Use the jumper cable/battery trick to heat the pin/aluminum and or MAPP gas torch. Heat, quench with penetrating oil, repeat many many times, support the mast head and tap pin with a hammer and/or try twisting with vice grips, repeat as necessary. Do not mindlessly beat on the pin as you can mushroom the head and make
removal impossible without removing the mushroom with a file. The mast head needs solid support direct to the ground. Without that the mast will flex and absorb the blows of the hammer, blocks or a 2x4 cut to length directly under the masthead will do the trick.

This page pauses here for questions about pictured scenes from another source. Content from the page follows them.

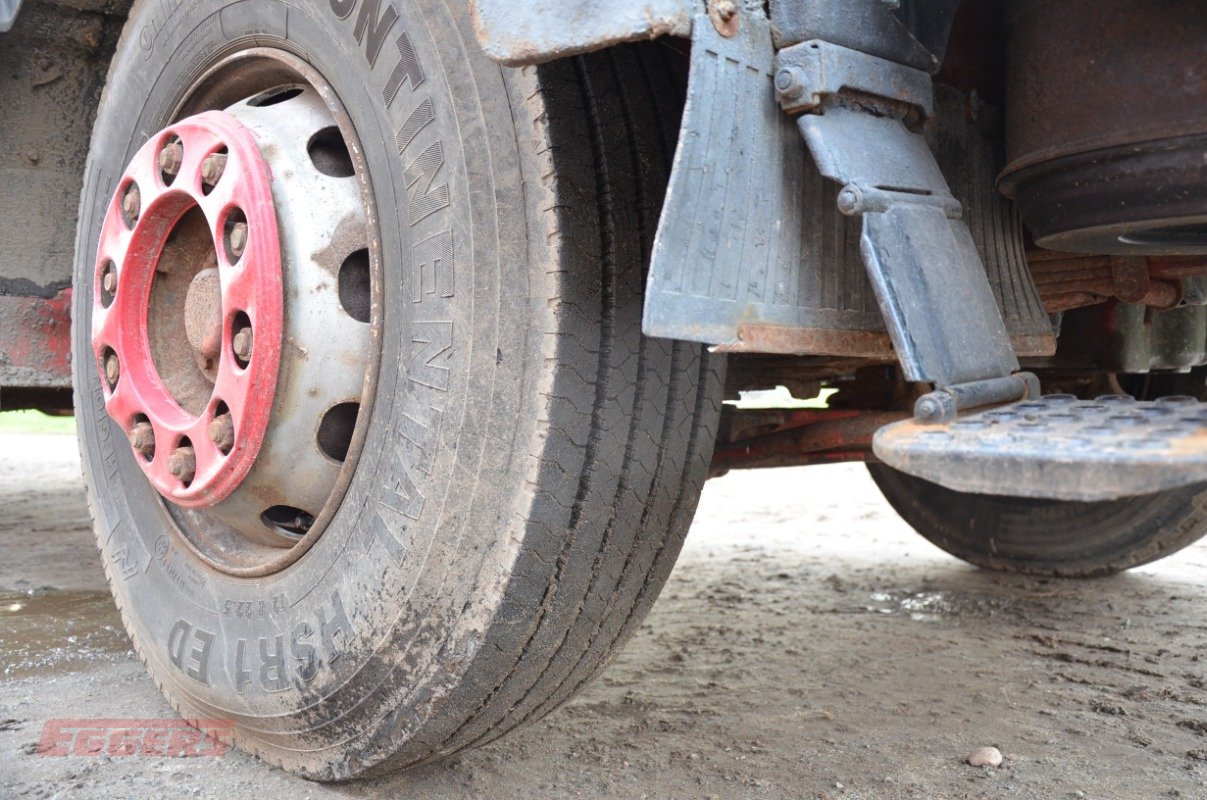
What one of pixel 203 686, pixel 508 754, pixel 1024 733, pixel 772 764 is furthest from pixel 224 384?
pixel 1024 733

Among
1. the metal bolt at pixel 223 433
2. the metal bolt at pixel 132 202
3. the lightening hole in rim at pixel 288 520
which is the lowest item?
the lightening hole in rim at pixel 288 520

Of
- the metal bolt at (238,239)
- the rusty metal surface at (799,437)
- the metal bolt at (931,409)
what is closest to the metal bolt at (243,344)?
the metal bolt at (238,239)

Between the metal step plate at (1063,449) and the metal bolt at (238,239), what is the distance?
933 mm

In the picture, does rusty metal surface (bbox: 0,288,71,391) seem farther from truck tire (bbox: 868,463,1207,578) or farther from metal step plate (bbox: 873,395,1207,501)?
truck tire (bbox: 868,463,1207,578)

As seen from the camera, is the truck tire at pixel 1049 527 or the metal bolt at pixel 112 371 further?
the truck tire at pixel 1049 527

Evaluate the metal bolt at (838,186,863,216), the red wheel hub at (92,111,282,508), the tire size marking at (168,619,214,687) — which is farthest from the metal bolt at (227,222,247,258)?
the metal bolt at (838,186,863,216)

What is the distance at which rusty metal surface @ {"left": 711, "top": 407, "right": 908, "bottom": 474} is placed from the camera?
212 centimetres

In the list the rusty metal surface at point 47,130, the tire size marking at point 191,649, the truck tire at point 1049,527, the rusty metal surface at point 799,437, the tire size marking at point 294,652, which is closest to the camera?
the tire size marking at point 294,652

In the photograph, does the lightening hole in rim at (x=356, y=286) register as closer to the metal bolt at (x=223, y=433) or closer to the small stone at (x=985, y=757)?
the metal bolt at (x=223, y=433)

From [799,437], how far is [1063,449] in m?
1.36

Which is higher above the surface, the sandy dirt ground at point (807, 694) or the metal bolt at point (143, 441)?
the metal bolt at point (143, 441)

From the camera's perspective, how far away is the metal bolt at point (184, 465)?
153cm

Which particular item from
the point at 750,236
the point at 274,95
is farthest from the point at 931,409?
the point at 274,95

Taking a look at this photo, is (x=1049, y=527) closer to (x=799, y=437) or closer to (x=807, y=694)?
(x=799, y=437)
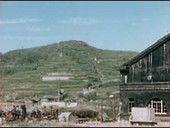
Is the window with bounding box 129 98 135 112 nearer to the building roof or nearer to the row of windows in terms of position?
the row of windows

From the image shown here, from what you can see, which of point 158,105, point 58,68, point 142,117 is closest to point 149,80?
point 158,105

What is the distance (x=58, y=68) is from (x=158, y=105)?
95.7 m

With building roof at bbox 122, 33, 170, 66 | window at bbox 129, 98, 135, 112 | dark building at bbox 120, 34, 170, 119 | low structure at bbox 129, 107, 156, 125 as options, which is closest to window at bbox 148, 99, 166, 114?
dark building at bbox 120, 34, 170, 119

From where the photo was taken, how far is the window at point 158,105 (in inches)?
1449

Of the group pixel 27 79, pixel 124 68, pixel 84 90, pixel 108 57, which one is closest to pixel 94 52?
pixel 108 57

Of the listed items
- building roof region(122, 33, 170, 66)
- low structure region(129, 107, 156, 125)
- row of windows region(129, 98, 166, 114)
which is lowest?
low structure region(129, 107, 156, 125)

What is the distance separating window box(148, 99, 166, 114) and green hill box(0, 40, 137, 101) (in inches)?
1992

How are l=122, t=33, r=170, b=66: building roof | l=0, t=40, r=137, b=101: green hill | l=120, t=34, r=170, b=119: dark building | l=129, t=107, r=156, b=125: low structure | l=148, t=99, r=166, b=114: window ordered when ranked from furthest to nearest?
l=0, t=40, r=137, b=101: green hill < l=122, t=33, r=170, b=66: building roof < l=120, t=34, r=170, b=119: dark building < l=148, t=99, r=166, b=114: window < l=129, t=107, r=156, b=125: low structure

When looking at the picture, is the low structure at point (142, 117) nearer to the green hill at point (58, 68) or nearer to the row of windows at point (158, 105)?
the row of windows at point (158, 105)

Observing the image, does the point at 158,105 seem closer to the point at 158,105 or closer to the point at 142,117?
the point at 158,105

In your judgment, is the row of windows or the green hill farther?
the green hill

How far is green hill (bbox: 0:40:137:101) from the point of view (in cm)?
10795

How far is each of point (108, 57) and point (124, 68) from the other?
133 metres

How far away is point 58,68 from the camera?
132 metres
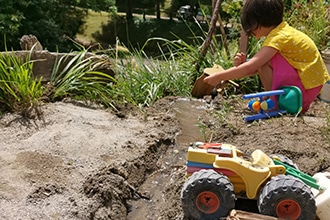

Most effective penetrating fluid is equal mixture of Acetone and Automatic
Transmission Oil.
Jumper cable trick to heat up fasteners.
Hook jumper
cables up to the
battery as you normally would. On the other end put a bolt (1/4" x 2" bolt works fine) in the postive lead clamp of the jumper cable. Clamp the negative lead as close to the stuck fastener as possible. Touch the bolt in the positive lead clamp to the head of the fastener. You set up what is essentially an
arc welder. Will heat the fastener to cherry red if left in contact long enough. It also gets the fastener way hotter than you can with a MAPP torch. It works really well as it only heat up the area of the fastener while not burning up the surrounding country side like you do with a torch. It is really the only way to get serious heat to a fastener if there is painted surfaces or plastics close by. Quench the heated fastener with penetrating oil. Try to remove the fastener with an impact driver, either manual or
power. Repeat the process till you break the fastener loose. Other than using the trick to remove all the fasteners on a 44 year old mast, used it to get
corrosion welded bolts out that passed through substantial aluminum castings on my
self steering vane.
Having said the above, the hardest fastener to remove is not one that is threaded into aluminum but one that simply passes through an aluminum casting like
cleats, etc. Getting the bolts out of the
self steering casting took something north of 25 iterations,
heating with the jumper cable and quenching with penetrating oil over many days. A good idea to coat the shaft not just the threads of any fastener in aluminum
cleats or castings with Lanocote, TefGel, or other long lasting lubricant.